On wine, The Boss and bird song

It’s Monday morning. And despite the sun being out my mood is less than sunny. I’ve already has a brief rant to anyone who will listen on Dorset Council’s Teams about my feelings of impotency regarding (what I consider to be) the Council’s slow response to our climate emergency. Perhaps I should have drunk less wine over the weekend, but I need something to look forward at the end of the week. And two experiences last Friday evening, an hour or so after wine o’clock, were of lasting value.

The first resulted from a desire the listen to The Boss, and in particular from listening to the last track on Bruce Springsteen’s Nebraska album – ‘Reason to Believe’. I’ve always been struck by the line “At the end of every hard earned day people find some reason to believe”, but on the this occasion it seemed to have a bigger impact that usual – an impact that haunted me all weekend. Regular readers of this blog will now that I have often talked about the essential role stories play in our life; about how we construct / adopt stories that allow us to make sense of our experiences and give meaning and purpose to our lives. To my understanding this an existential human need. We cannot survive without meaning and purpose. No matter how hard or chaotic our lives are, no matter how much our focus is on material survival rather than intellectual contemplation, we are forced by a deep need to believe in some purpose bigger than our own life – even if that purpose is the belief (for example) that it’s a dog eat dog world and that I am, therefore, entitled to take any action necessary to stay alive. My point is that this story does not need to be true, we just need to believe it to be true. We need a reason to believe.

This experience has had two further effects on me. It fanned the flames of the socialism that has been burning within me since my teenage years – though, to be fair, this was more as a result of listening to Bruce in general than this particular song. People at the lower end of the social hierarchy are being disproportionally hit by the current pandemic. Those on low wages are least able to take any financial hit, let alone the hit that is going to be struck by the biggest economic recession since the depression of the 1930s; their jobs are most at risk, especially those on zero hour contacts; social distancing is so much more difficult when you live in high density housing with no garden or outdoor space of your own; and going into self-isolation is close to impossible for large families with a limited number of bedrooms. It also made me feel so much more understanding of those people who, at this time of crisis, have resorted to weird conspiracy theories to explain what is happening. Whilst a part of me will always remain critical of such theories and intolerant of those who resort to them, I can at least comprehend the role such theories play.
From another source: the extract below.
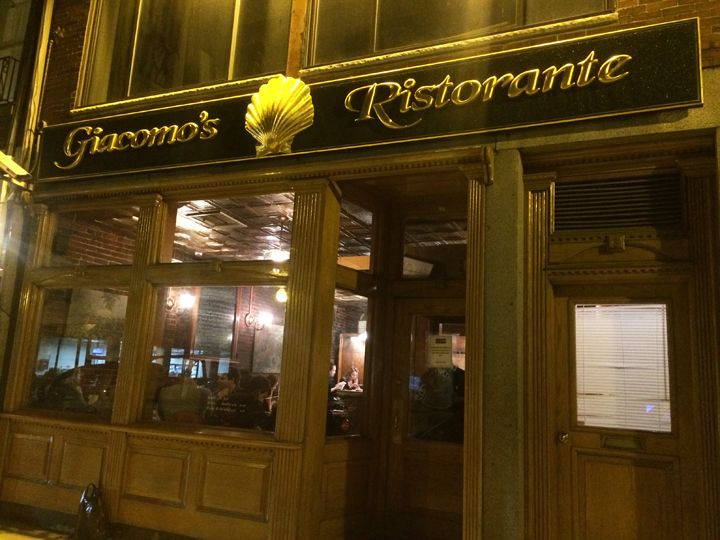 Review For The Best Italian Restaurants And Bakery Giacomo S Panza Mike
The second experience came shortly afterwards when I took my partner’s dog for a short walk before we ate. The streets of Bridport, and our nearby park, were silent. A silence that you would not normally believe possible for an early Friday evening. Well, actually not quite silence – the sound of birds was overwhelming, and not a little eerie. When I returned home and told of my experience I was informed of a recent explanation made by the folk singer Martha Tilston, who has suggested that the lack of traffic noise is allowing the mating calls of birds to be heard more clearly and over greater distances, and this is generating a lot of bird activity. Another example, then, of how this enforced lack of human activity is having a positive effect on both non-human animals and the planet.
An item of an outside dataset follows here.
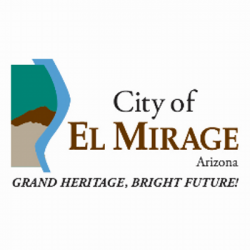 City of El Mirage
I really hope that we can take some of our experiences and learning with us to the other side of this crisis. I really hope that the value we have been placing on health and care workers, on delivery drivers, and on foreign workers lasts. I hope that the general degree of civility and social cooperation that I’ve experienced continues. I hope that we are better able to appreciate the effects human life has on our only planet and the other life we share it with. And I hope that we do not forget the shortcomings of a market led economy and the value of cooperation over competition.